| Zur Aufgabe |
Zitiere aus der Albumkritik wörtlich die Stelle von „Die Finnen INSOMNIUM“ bis einschließlich „Subgenres zu verteilen.“.

| Seitenauszug |
————————

Die Finnen INSOMNIUM melden sich mit einem neuen Album namens "Heart Like A Grave" zurück. Das ist gleich doppelt schön, denn bei der Veröffentlichung des Vorgängerwerkes "Winter´s Gate" sprachen nicht wenige Skeptiker von einem "kommerziellen Selbstmord", da INSOMNIUM nur einen einzigen, überlangen Song auf das Album packten. Natürlich war das schwer fassbar, aber dennoch qualitativ überzeugend. Und jetzt kann man aufatmen: "Heart Like A Grave" ist ein reguläres Album geworden und klingt zudem quicklebendig. 

Obwohl Finnland bekannterweise über eine äußerst lebendige Metalszene verfügt, so war man historisch den Schweden im Death Metal-Genre deutlich unterlegen. Während man in Göteborg und Stockholm über heute noch legendäre Szenen verfügte, schienen sich Bands aus Finnland vermehrt auf diverse Subgenres zu verteilen. 
Doch diese "Unterlegenheit" gilt definitiv nicht für INSOMNIUM, die ihren Death Metal auf "typisch finnische" Art und Weise zelebrieren. Dieser Death Metal finnischer Prägung ist düster, melancholisch, mitunter aber auch sehr melodisch. Dabei kreiert man einen unverkennbaren Stil. Man scheut sich nicht einmal davor, Refrains und Klargesang zu inkludieren, was bei "Valediction" zu einem kleinen "Hit" gedeiht. Ja, Melodie und Death Metal passen sehr wohl zusammen. 

Generell setzt man nicht selten auf die Kraft der Refrains, wie man z.B. auch bei "Neverlast" oder dem mit schönen Gitarrenmelodien gespickten "Mute Is My Sorrow" nachhören kann. In den meisten Songs lässt sich der für INSOMNIUM typische Kontrast von Aggressivität und Atmosphäre erkennen. Aufbauend auf dieser Basis setzt man melodische Elemente entweder im Gesang oder bei den Gitarren ein, um den Songs eine unverkennbare Färbung zu geben. Ein weiteres, gerne genütztes Stilmittel sind akustische Intros wie zum Beispiel beim erhabenen "Heart Like A Grave" oder dem partiell fast schwarzmetallischen "Pale Morning Star". 

Wer auf melodischen und melancholischen Death Metal steht, der hat mit INSOMNIUM sowieso die Trumpfkarte gezogen und wird "Heart Like A Grave" lieben. Freunde der rasenden Zerstörung werden dieses Album wohl weniger schätzen, doch jene Hörer sind ganz einfach nicht die Zielgruppe von INSOMNIUM. Ganz ehrlich, der zweistimmige Klargesang von Ville Friman und Jani Liimatainen ist einfach zu schön, um ihn nicht zu schätzen. Zu bemängeln gibt es bei diesem Werk eigentlich nichts. Nur die vielzitierte "Weiterentwicklung" könnte man nennen. Aber dabei kann man sich die metallische Gretchenfrage stellen: Braucht man Weiterentwicklung oder ist nicht doch die Konstanz auf hohem Niveau das erstrebenswertere Ziel? Darauf habe ich keine Antwort, die Frage nach einer Kaufempfehlung lässt sich wiederum mit einem motivierten Kopfnicken bejahen.

————————

Datensätze aus einem Datenbestand:

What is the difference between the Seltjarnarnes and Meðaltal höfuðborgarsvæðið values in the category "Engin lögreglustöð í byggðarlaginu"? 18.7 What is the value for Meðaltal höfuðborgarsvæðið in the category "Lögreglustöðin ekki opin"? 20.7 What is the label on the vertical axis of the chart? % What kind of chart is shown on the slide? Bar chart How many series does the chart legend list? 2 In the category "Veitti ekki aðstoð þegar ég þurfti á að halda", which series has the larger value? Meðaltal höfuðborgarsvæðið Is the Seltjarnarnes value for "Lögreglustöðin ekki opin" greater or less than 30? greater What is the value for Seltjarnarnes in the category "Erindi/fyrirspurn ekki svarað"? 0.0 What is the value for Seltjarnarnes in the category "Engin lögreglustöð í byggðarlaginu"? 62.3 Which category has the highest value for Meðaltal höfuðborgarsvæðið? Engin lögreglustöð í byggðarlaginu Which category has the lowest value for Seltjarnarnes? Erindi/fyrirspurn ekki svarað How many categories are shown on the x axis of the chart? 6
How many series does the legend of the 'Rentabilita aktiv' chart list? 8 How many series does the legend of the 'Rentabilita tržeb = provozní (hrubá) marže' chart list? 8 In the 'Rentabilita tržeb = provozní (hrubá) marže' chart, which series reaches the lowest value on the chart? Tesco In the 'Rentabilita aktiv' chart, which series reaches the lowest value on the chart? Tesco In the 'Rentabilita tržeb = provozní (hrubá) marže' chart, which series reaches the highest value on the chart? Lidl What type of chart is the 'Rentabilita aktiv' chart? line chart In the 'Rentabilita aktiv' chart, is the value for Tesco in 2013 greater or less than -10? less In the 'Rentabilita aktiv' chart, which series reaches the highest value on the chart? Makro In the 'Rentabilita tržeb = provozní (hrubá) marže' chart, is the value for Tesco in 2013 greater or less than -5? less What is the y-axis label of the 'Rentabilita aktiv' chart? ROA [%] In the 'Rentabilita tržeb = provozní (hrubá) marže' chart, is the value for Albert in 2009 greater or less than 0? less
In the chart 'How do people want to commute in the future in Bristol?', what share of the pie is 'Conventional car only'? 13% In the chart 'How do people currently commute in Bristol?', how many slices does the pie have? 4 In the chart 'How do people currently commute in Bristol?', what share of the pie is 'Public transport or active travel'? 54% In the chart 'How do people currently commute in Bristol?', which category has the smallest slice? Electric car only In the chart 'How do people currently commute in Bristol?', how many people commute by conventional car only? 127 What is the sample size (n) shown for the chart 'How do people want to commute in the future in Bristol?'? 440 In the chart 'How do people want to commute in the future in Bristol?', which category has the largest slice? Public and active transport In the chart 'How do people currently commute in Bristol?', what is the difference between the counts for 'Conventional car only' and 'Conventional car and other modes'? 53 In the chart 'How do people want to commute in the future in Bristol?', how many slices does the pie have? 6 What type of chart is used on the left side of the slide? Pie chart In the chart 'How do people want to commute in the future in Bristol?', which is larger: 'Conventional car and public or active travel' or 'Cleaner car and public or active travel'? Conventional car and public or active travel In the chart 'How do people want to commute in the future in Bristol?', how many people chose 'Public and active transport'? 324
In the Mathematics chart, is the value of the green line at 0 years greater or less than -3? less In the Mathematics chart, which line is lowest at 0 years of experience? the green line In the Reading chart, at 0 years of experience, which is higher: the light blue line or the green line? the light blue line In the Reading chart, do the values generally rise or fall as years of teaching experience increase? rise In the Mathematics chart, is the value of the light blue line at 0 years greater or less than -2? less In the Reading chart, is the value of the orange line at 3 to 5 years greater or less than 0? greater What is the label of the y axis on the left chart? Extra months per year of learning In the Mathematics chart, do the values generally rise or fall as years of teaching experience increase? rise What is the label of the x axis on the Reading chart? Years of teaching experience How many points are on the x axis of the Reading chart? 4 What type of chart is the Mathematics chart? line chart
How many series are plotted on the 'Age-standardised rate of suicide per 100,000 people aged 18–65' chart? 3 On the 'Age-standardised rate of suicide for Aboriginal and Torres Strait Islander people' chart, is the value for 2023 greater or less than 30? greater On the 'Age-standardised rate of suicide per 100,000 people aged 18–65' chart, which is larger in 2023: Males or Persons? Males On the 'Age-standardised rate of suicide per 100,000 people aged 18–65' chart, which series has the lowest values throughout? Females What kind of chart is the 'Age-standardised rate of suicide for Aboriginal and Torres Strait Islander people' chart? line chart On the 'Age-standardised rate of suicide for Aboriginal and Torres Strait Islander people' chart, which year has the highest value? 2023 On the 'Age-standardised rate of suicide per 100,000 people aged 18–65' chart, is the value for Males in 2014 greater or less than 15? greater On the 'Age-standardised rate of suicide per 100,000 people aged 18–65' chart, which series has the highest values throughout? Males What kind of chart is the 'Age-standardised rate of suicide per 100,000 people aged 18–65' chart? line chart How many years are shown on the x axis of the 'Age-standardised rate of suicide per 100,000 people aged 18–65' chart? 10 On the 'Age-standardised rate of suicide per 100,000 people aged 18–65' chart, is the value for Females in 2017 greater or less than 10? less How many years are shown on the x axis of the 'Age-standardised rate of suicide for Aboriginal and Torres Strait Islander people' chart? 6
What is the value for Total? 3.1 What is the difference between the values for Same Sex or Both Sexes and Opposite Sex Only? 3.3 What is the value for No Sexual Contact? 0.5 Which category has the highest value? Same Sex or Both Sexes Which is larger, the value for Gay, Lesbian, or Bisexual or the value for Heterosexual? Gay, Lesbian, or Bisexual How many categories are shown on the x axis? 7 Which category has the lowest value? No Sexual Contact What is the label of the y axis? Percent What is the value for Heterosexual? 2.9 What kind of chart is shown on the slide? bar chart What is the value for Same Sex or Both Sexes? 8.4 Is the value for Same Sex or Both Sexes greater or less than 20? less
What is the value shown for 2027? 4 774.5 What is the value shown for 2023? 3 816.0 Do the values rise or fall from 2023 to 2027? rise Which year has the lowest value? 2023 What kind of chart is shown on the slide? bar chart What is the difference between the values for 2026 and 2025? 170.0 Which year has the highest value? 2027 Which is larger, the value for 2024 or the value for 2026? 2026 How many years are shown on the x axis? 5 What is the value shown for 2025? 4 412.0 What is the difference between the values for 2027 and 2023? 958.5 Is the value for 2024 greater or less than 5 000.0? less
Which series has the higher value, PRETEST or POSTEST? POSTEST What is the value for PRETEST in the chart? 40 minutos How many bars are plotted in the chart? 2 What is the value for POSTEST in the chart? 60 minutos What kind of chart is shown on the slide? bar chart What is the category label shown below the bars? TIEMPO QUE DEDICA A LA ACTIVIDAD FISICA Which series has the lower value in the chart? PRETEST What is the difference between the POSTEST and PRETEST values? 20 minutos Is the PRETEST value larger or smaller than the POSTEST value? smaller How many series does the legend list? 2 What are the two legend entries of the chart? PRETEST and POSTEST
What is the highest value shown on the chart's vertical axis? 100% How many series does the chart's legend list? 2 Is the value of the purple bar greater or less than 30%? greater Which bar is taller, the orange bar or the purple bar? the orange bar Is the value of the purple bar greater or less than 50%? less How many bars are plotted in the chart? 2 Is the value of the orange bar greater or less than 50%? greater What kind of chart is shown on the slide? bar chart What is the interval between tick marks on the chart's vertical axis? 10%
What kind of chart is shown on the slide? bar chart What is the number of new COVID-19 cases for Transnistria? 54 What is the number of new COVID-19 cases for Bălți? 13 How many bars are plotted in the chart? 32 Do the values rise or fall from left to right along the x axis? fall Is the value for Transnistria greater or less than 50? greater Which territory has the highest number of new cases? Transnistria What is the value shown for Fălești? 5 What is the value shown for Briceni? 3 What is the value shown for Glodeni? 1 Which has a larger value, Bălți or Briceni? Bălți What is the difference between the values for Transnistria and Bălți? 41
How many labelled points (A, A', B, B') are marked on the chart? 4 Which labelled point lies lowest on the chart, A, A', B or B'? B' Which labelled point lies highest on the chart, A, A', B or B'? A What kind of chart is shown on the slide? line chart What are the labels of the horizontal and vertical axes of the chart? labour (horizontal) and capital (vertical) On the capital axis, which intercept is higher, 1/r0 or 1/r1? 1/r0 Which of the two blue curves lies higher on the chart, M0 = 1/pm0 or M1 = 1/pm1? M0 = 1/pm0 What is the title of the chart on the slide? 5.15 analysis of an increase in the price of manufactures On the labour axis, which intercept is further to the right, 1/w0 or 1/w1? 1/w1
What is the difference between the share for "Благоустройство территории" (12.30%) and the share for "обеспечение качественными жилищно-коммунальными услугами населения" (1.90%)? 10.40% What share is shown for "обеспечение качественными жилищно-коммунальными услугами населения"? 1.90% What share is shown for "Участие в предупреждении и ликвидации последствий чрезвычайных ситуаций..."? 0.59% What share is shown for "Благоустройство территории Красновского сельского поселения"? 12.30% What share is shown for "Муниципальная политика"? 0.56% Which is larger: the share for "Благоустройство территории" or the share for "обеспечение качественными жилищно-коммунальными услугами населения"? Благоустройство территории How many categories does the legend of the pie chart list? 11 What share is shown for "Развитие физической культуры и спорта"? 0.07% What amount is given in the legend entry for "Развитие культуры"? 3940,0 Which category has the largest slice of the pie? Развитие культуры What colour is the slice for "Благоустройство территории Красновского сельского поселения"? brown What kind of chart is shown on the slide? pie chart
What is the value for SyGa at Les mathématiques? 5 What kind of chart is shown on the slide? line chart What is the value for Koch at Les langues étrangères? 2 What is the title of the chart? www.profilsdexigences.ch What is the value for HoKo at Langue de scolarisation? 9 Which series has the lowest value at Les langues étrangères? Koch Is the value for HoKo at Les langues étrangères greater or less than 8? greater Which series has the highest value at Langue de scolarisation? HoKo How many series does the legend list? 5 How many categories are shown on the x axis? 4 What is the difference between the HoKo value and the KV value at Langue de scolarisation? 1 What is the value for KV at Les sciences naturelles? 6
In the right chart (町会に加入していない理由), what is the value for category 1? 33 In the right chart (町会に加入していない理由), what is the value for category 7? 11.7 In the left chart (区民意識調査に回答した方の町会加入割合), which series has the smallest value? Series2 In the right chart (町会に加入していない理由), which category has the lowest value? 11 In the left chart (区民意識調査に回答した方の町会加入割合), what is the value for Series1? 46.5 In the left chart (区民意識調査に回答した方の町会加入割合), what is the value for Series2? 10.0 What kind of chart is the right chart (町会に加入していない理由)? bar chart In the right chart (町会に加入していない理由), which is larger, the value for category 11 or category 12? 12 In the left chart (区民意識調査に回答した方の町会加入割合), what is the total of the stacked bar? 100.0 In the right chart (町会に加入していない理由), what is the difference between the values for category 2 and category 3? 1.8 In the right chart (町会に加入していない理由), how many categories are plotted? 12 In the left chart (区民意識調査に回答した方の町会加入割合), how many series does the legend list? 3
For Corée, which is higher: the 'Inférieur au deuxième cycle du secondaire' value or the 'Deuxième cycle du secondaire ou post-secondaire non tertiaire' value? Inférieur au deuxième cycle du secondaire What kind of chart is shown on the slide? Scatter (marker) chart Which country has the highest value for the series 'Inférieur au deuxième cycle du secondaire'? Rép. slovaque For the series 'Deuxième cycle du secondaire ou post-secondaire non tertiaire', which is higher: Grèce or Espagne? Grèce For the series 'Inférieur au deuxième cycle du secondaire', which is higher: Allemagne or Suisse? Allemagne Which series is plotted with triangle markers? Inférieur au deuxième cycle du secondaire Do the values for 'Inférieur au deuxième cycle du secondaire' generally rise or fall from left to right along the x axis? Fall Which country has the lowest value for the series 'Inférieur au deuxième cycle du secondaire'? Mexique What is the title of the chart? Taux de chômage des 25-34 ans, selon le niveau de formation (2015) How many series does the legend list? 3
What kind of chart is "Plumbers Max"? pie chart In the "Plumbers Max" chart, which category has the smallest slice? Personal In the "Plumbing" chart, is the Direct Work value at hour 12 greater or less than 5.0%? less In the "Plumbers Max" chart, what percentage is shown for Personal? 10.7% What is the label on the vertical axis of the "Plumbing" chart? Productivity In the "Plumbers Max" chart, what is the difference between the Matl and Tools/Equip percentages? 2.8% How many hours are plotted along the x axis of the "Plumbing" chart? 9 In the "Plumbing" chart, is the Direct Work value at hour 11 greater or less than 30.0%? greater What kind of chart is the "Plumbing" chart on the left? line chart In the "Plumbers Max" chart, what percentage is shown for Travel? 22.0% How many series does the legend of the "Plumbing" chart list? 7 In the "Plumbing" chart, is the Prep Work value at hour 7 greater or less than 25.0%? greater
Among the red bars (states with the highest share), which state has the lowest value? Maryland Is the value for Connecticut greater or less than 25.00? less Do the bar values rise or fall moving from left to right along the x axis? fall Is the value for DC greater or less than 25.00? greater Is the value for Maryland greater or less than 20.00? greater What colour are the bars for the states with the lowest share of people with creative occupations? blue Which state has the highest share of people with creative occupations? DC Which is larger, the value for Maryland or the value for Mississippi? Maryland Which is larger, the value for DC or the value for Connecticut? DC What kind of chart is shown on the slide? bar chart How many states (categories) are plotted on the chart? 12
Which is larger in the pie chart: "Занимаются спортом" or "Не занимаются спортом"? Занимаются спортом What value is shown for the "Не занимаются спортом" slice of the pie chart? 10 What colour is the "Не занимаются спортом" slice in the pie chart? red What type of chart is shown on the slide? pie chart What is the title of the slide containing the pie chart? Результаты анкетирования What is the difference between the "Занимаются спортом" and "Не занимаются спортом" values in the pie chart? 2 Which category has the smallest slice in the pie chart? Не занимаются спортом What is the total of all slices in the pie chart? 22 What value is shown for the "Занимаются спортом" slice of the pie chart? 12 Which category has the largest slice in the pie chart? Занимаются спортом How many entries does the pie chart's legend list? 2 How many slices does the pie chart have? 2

————————

| Lösung |
Die Finnen INSOMNIUM melden sich mit einem neuen Album namens "Heart Like A Grave" zurück. Das ist gleich doppelt schön, denn bei der Veröffentlichung des Vorgängerwerkes "Winter´s Gate" sprachen nicht wenige Skeptiker von einem "kommerziellen Selbstmord", da INSOMNIUM nur einen einzigen, überlangen Song auf das Album packten. Natürlich war das schwer fassbar, aber dennoch qualitativ überzeugend. Und jetzt kann man aufatmen: "Heart Like A Grave" ist ein reguläres Album geworden und klingt zudem quicklebendig. 

Obwohl Finnland bekannterweise über eine äußerst lebendige Metalszene verfügt, so war man historisch den Schweden im Death Metal-Genre deutlich unterlegen. Während man in Göteborg und Stockholm über heute noch legendäre Szenen verfügte, schienen sich Bands aus Finnland vermehrt auf diverse Subgenres zu verteilen.